AVAILABLE RECORDS
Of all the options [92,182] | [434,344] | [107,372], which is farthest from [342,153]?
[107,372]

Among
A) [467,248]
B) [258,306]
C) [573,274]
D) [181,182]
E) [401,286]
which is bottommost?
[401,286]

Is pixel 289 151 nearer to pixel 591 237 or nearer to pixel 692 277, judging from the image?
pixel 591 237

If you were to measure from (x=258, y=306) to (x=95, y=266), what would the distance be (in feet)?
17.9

WHAT YOU ARE ASKED TO DO
Can you render all the records above as a single numbered list, leaving out the blank lines?

EXERCISE RESPONSE
1. Of all the options [92,182] | [434,344] | [107,372], which is farthest from [342,153]?
2. [107,372]
3. Among
4. A) [467,248]
5. B) [258,306]
6. C) [573,274]
7. D) [181,182]
8. E) [401,286]
9. which is bottommost?
10. [401,286]
11. Is pixel 289 151 nearer to pixel 591 237 or nearer to pixel 692 277, judging from the image?
12. pixel 591 237
13. If you were to measure from (x=258, y=306) to (x=95, y=266), what would the distance be (in feet)?
14. 17.9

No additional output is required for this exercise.